Jankowski J, Luftmann H, Tepel M, Leibfritz D, Zidek W, Schlüter H
Medizinische Klinik I, Universitäts-Klinik Marienhospital, Ruhr University of Bochum, Herne, Germany.
J Am Soc Nephrol. 1998 Jul;9(7):1249-57. doi: 10.1681/ASN.V971249.
The activity of the plasma membrane Ca2+ ATPase of chronic renal failure patients is decreased by circulating inhibitors yet to be characterized. In this study, inhibitors of Ca2+ ATPase were isolated from ultrafiltrate of patients with end-stage renal failure. They were identified as dimethylguanosine, phenylethylamine, and phenylacetic acid by chromatography and mass spectrometry. Ca2+ ATPase activity was measured spectrophotometrically as the difference in hydrolysis of ATP in the presence and absence of Ca2+ with different concentrations of ATP and the isolated substances. All of the identified compounds are sufficiently lipophilic to penetrate the blood-brain barrier and to accumulate in cerebral tissue. The inhibitory effects of these agents were additive. The apparent K(m) values for ATP and Ca2+ were not altered by these substances, suggesting a noncompetitive mechanism of inhibition. In plasma of healthy subjects, the substances were not detectable. The Ca2+ ATPase inhibitors identified may play a role in the pathophysiology of end-stage renal failure and, potentially, in monitoring toxic effects on cellular Ca2+ metabolism in renal failure.

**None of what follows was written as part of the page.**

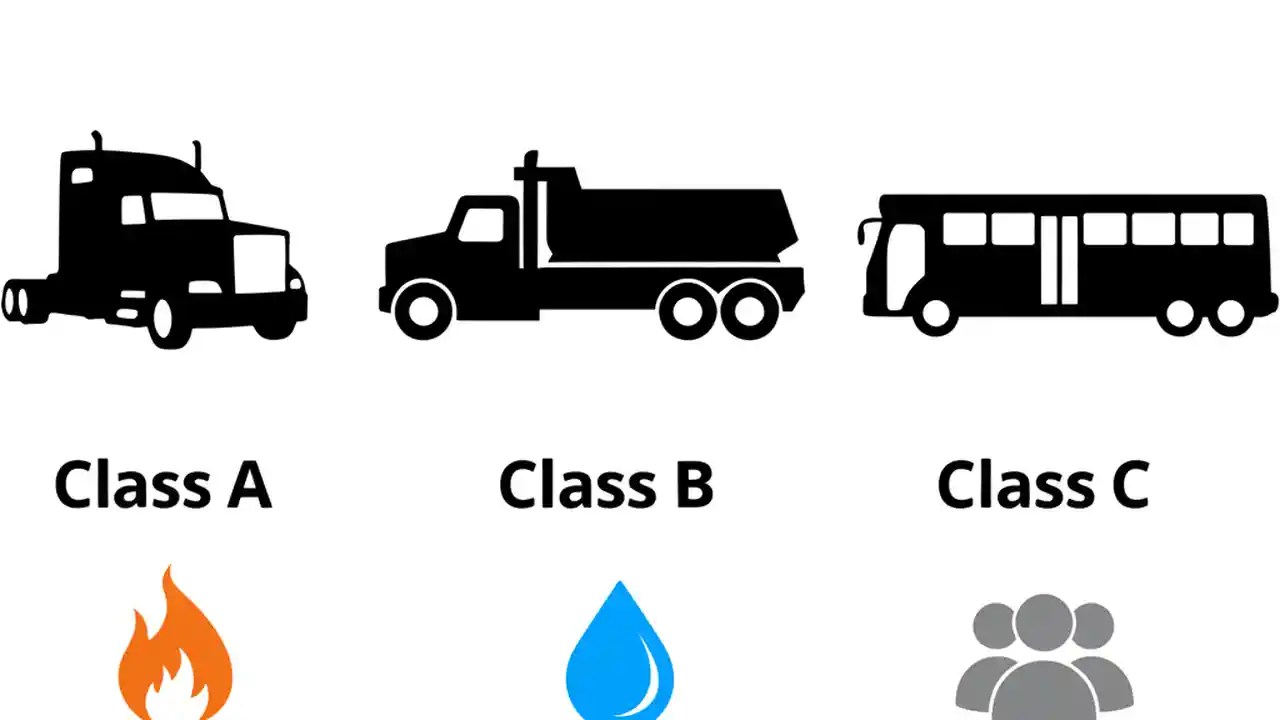 Class A

Class B

Class C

慢性肾衰竭患者的质膜Ca2+ATP酶活性会因尚未明确特征的循环抑制剂而降低。在本研究中,从终末期肾衰竭患者的超滤液中分离出了Ca2+ATP酶抑制剂。通过色谱法和质谱法将它们鉴定为二甲基鸟苷、苯乙胺和苯乙酸。采用分光光度法测定Ca2+ATP酶活性,即测量在不同浓度的ATP和分离出的物质存在及不存在Ca2+的情况下ATP水解的差异。所有鉴定出的化合物都具有足够的亲脂性,能够穿透血脑屏障并在脑组织中蓄积。这些药物的抑制作用具有相加性。这些物质并未改变ATP和Ca2+的表观K(m)值,提示其抑制机制为非竞争性。在健康受试者的血浆中未检测到这些物质。所鉴定出的Ca2+ATP酶抑制剂可能在终末期肾衰竭的病理生理学中发挥作用,并且有可能用于监测肾衰竭时对细胞Ca2+代谢的毒性作用。